任务目标 1:
请统计下方记录中含有字符串“instances”的行数，只给出数字。

========

该结构体与 struct objc_super 一致。之后我们将 objc_msgSendSuper 函数转换为指定参数的函数 func 进行调用。这里请注意 __rw_objc_super superReceiver 中的 第二个值 ： class_getSuperclass(objc_getClass("Son")) 。

该代码直接指明的类是本类：Son类。但是 __rw_objc_super 结构体中的 superClass 并不是本类，而是 通过runtime查找出的父类 。这与我们自己实现的 “直接指明Father为 objc_super 结构体的 super_class 值” 最后达到的效果是一样的。

所以， [super xxxx] 肯定要通过指明一个类，可以是父类，也可以是本类，来达到正确调用父类方法的目的！只不过“直接指明”这件事，编译器会帮我们搞定，我们只管写 super 即可。

clang rewrite不可靠

为何clang不可靠

clang的rewrite功能所提供的重写后的代码并非编译器（LLVM）转换后的代码，如今的编译器在Xcode开启bitcode功能后会生成一种中间代码：LLVM Intermediate Representation（LLVM IR）。该代码向上可统一大部分高级语言，向下可支持多种不同架构的CPU，具体可查看LLVM文档。所以我们的目标是从IR代码求证 super 究竟在做什么事！

查看IR代码

终端里cd到Son.m文件所在目录，执行：

clang -emit-llvm Son.m -S -o son.ll

生成的IR代码比较多，我们挑重点进行查看：

%0 = type opaque

// Son的eat方法
define internal void @"\01-[Son eat]"(%0*, i8*) #0 {
  %3 = alloca %0*, align 8    // 分配一个指针的内存，8字节对齐（声明一个指针变量）
  %4 = alloca i8*, align 8    // 分配一个char *的内存（声明一个char *指针变量）
  %5 = alloca %struct._objc_super, align 8    // 给_objc_super分配内存（声明一个struct._objc_super变量）
  store %0* %0, %0** %3, align 8    // 将第一个参数，id self 写入%3分配的内存中去
  store i8* %1, i8** %4, align 8    // 将_cmd写入%4分配的内存中区
  %6 = load %0*, %0** %3, align 8   // 读出%3内存中的数据到%6这个临时变量（%3中存的是self）
  %7 = bitcast %0* %6 to i8*        // 将%6变量的类型转换为char *指针类型，指向的还是self
  %8 = getelementptr inbounds %struct._objc_super, %struct._objc_super* %5, i32 0, i32 0    // 取struct._objc_super变量（%5）中的第0个元素，声明为%8
  store i8* %7, i8** %8, align 8    // 将%7存入%8这个变量中，即把i8* 类型的 self存入了结构体第0个元素中
  %9 = load %struct._class_t*, %struct._class_t** @"OBJC_CLASSLIST_SUP_REFS_$_", align 8    // 声明%9临时变量为struct._class_t*类型，内容为@"OBJC_CLASSLIST_SUP_REFS_$_"

========

任务目标 2:
根据上方给定文本回答下列问题：
(a) 为查看IR代码，在终端中执行的命令是什么？
(b) __rw_objc_super 结构体中的 superClass 是什么？
(c) Xcode开启bitcode功能后，编译器会生成哪种中间代码？

========

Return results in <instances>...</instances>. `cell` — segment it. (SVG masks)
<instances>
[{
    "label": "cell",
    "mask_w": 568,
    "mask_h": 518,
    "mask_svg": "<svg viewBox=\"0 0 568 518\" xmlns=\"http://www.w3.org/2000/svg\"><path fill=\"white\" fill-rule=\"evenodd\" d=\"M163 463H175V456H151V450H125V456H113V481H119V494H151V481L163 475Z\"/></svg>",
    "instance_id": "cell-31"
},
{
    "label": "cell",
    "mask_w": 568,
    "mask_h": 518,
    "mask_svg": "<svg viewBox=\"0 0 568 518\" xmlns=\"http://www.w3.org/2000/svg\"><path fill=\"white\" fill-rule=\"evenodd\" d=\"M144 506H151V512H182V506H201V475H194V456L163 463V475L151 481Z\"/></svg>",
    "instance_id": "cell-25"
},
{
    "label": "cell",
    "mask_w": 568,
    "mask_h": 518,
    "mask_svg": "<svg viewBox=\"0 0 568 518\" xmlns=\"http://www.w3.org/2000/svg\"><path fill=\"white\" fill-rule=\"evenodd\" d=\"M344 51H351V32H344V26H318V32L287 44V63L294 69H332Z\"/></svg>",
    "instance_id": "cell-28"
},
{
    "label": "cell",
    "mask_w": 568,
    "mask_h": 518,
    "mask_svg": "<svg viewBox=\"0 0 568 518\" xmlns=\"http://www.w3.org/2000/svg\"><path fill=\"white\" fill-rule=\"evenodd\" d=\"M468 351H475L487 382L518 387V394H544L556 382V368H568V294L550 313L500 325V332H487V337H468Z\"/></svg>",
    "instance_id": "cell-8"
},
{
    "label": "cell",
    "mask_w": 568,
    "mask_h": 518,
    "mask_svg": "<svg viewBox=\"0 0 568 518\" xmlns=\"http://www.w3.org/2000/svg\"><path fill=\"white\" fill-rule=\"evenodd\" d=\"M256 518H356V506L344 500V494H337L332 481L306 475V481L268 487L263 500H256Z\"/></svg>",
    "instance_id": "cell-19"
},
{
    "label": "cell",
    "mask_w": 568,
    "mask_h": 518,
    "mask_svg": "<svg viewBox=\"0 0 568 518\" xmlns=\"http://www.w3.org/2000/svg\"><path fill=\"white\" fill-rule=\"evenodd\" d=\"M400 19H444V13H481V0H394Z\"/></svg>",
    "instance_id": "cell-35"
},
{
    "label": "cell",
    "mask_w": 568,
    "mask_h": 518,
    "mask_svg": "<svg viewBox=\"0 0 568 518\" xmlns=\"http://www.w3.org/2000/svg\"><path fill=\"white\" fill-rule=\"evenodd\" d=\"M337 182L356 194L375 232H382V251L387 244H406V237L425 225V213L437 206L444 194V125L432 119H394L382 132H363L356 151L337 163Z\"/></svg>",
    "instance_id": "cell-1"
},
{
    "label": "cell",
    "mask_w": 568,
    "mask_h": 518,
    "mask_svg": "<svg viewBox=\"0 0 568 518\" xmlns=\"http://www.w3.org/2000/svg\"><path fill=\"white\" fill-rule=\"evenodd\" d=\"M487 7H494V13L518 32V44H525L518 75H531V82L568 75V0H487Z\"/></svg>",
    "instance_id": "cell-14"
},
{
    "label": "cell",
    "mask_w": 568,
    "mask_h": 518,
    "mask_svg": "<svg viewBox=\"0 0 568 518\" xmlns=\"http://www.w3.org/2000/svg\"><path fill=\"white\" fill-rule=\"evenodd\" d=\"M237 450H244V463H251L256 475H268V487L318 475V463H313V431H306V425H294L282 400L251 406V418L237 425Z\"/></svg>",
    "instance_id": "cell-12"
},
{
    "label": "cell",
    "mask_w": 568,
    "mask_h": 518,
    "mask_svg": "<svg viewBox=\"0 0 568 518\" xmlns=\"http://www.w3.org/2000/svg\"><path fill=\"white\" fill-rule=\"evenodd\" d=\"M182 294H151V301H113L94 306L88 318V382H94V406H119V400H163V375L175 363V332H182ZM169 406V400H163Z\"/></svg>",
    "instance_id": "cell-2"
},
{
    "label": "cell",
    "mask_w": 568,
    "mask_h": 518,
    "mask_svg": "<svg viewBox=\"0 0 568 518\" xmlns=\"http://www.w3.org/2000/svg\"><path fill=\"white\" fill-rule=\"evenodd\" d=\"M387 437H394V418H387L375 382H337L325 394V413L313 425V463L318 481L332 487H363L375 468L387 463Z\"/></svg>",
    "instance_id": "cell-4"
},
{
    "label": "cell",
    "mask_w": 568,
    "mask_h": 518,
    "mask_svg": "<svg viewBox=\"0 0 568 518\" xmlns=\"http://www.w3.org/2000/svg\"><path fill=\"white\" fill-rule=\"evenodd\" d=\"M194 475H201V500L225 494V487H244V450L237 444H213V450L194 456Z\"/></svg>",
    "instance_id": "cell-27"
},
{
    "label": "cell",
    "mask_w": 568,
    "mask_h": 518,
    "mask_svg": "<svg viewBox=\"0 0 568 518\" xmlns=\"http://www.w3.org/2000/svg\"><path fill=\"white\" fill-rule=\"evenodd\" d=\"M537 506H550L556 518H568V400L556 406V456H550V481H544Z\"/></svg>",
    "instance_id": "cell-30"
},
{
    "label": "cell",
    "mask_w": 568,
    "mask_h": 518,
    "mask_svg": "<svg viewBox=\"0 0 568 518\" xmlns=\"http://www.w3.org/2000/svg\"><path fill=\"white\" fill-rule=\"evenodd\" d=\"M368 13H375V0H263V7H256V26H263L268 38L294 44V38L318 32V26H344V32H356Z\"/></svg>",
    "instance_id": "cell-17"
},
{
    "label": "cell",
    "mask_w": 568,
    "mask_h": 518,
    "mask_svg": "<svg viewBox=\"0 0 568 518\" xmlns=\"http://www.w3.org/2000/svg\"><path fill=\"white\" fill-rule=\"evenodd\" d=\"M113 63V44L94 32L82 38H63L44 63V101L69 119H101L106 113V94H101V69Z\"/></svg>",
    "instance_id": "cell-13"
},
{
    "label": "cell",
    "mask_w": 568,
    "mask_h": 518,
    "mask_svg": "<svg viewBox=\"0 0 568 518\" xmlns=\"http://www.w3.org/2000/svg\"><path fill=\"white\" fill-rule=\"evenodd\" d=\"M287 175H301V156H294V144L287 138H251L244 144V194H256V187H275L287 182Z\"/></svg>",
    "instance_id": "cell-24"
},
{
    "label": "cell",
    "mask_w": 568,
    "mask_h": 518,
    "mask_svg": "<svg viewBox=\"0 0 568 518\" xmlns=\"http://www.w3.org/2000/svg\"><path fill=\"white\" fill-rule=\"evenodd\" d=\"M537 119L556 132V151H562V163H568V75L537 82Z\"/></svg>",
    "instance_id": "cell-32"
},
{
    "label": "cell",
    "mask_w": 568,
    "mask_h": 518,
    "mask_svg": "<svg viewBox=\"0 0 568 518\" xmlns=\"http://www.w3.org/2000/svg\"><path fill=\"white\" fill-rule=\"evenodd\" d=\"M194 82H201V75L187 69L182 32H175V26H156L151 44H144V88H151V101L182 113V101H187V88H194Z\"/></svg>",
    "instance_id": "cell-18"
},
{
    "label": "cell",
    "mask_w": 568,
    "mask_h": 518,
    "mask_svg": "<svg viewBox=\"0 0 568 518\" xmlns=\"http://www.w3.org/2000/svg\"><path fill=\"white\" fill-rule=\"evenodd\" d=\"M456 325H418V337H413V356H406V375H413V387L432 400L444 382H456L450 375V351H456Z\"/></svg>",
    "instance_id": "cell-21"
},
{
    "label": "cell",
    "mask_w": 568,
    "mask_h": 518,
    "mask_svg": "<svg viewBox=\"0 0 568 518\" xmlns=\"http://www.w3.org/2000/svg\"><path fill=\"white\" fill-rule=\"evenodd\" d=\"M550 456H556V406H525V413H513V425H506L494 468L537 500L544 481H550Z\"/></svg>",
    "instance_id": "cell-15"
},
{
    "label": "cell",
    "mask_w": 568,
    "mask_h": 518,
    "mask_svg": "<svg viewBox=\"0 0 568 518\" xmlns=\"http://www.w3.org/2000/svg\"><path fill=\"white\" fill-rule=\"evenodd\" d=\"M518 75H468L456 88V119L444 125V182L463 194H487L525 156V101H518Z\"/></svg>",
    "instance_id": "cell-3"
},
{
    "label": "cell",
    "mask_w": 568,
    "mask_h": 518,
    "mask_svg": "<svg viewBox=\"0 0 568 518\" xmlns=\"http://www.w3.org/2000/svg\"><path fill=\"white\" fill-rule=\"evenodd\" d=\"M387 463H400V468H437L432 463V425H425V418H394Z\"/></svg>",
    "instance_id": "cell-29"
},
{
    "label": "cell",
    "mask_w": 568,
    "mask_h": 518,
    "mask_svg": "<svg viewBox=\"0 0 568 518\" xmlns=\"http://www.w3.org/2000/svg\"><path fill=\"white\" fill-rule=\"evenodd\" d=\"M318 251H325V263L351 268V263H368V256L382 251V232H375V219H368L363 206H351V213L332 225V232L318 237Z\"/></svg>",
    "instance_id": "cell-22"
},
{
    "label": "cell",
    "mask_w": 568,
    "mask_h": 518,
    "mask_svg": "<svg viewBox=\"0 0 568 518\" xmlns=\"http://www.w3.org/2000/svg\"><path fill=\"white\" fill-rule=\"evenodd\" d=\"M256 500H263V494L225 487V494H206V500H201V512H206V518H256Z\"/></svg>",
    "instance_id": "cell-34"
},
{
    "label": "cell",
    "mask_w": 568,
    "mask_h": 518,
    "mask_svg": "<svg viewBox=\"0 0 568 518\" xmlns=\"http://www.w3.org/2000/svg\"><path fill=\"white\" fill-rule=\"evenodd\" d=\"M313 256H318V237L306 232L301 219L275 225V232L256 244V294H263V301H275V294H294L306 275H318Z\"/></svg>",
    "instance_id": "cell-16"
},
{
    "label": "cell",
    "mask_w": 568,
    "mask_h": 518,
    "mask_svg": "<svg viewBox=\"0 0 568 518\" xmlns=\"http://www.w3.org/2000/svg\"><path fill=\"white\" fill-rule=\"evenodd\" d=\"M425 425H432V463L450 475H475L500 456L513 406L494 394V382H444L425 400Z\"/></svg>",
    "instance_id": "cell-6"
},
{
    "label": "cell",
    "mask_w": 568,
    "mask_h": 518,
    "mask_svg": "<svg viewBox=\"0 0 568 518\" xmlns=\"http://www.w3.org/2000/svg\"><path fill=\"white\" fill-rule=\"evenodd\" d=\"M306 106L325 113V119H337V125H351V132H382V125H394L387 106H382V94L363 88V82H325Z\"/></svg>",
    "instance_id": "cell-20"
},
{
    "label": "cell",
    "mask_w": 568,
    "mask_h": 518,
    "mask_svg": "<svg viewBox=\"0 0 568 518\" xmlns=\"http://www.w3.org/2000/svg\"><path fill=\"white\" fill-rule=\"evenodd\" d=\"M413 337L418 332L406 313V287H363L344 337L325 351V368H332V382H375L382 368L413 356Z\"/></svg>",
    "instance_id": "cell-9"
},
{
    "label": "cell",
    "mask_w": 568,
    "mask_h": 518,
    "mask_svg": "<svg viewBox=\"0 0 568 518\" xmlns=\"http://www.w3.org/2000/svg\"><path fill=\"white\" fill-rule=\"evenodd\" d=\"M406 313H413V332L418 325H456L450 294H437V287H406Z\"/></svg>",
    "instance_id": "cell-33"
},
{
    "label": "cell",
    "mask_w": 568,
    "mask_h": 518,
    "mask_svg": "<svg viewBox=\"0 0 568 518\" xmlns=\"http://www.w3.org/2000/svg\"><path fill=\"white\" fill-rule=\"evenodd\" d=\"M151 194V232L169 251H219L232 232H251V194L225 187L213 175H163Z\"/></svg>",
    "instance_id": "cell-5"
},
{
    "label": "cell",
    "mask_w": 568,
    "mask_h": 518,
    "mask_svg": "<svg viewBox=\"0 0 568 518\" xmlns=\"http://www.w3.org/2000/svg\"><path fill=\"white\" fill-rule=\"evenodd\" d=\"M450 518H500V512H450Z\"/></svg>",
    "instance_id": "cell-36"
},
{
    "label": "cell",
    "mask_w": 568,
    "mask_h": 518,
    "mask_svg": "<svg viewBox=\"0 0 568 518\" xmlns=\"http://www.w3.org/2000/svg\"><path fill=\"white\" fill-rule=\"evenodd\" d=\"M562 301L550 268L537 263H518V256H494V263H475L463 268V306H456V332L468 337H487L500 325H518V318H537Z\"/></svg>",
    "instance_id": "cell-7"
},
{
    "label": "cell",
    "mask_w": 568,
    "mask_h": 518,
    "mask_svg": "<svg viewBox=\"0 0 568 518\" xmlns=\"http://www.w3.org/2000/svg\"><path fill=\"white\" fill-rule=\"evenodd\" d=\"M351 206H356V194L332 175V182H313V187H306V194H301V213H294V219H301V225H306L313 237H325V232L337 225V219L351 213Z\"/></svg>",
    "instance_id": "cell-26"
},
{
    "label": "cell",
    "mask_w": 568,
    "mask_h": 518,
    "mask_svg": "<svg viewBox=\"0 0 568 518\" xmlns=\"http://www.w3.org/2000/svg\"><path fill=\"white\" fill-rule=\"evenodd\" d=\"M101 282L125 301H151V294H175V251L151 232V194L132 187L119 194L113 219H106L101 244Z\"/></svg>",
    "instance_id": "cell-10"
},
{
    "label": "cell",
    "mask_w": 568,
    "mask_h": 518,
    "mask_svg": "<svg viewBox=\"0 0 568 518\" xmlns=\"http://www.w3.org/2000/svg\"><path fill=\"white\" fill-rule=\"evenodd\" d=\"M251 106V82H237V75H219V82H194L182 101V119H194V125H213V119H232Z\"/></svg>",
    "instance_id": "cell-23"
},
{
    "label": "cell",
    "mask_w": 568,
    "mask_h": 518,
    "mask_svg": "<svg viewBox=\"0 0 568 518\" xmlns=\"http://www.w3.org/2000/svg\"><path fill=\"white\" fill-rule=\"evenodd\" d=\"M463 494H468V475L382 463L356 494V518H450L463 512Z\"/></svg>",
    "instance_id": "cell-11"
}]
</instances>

========

书面回答 1:
3

书面回答 2:
(a) clang -emit-llvm Son.m -S -o son.ll
(b) 不是本类，而是通过runtime查找出的父类。
(c) LLVM Intermediate Representation（LLVM IR）。